Malaysia–Oman relations (; Jawi: هوبوڠن مليسيا–اومن;  ) refers to the bilateral relationship between Malaysia and Oman. Malaysia has an embassy in Muscat, and Oman has an embassy in Kuala Lumpur.

History 
Official diplomatic relations were established in 1983, followed with the establishment of Malaysian embassy in Muscat in the same year. While Oman establishing its embassy in Kuala Lumpur on 2011.

Economic relations 
The total trade between the two countries grew from $28.1 million in 1995 to $1.06 billion in 2006 with Malaysia's exports to Oman increased from $26.4 million to $108 million and imports expanded from $1.7 million to $956 million. In 2009, a memorandum of understanding (MoU) was signed between Malaysia and Oman to improve co-ordination of trade and small and medium-sized enterprises (SMEs). The trade stood at nearly RM500 million during January–October 2010, with Malaysia's main exports to Oman being edible oil, machinery, appliances and parts, wood products, electrical and electronic products. Oman and Malaysia signed an agreement for Oman to import frozen chicken from Malaysia, costing RM120 million. Oman imports most of its food, up to 80%. Both countries are working to increase their trade relationship.
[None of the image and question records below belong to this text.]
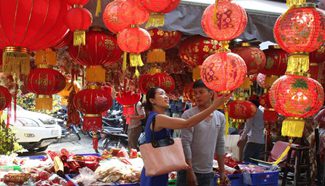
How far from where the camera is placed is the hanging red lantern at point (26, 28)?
2379 millimetres

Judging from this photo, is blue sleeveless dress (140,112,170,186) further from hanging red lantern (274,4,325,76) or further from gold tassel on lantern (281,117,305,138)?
hanging red lantern (274,4,325,76)

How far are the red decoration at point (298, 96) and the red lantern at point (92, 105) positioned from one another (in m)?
1.83

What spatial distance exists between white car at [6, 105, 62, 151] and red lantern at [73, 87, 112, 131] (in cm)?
582

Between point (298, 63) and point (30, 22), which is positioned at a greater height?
point (30, 22)

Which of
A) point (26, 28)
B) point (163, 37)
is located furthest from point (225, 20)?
point (26, 28)

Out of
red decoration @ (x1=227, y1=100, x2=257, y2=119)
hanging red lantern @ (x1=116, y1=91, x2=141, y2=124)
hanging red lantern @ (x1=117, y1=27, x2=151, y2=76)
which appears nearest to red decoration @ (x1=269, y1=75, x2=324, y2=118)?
hanging red lantern @ (x1=117, y1=27, x2=151, y2=76)

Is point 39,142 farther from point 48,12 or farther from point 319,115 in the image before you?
point 48,12

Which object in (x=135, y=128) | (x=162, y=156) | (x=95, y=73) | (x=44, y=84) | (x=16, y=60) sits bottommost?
(x=135, y=128)

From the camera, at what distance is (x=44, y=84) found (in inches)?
151

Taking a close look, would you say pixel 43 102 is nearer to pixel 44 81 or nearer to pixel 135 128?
pixel 44 81

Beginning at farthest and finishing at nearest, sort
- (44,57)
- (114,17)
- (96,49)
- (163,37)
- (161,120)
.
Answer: (163,37)
(44,57)
(96,49)
(114,17)
(161,120)

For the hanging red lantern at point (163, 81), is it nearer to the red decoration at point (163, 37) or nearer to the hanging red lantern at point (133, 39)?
the red decoration at point (163, 37)

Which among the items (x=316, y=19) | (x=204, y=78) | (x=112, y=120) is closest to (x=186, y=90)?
(x=204, y=78)

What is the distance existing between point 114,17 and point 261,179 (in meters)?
2.76
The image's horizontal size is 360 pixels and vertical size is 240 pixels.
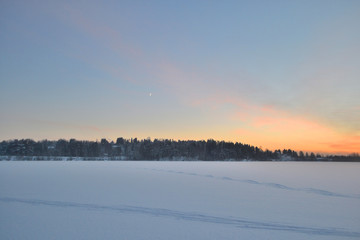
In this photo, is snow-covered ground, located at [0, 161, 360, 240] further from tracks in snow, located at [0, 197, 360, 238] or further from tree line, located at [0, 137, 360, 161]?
tree line, located at [0, 137, 360, 161]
In 2011, Shell Malaysia Trading Sdn Bhd (SMTSB) signed a sale and purchase agreement with Oman's National Gas Co SAOG (NGC) to divest its liquefied petroleum gas (LPG) business in West Malaysia at an undisclosed amount. An agreement in cyber security co-operation was also signed between the two countries in 2015.

In 2011, there are around 1,300 Omani students in Malaysia with 30,000 tourists from Oman have visiting Malaysia, while 1,000 Malaysians are working in Oman mainly in oil and gas, construction medical and as academicians.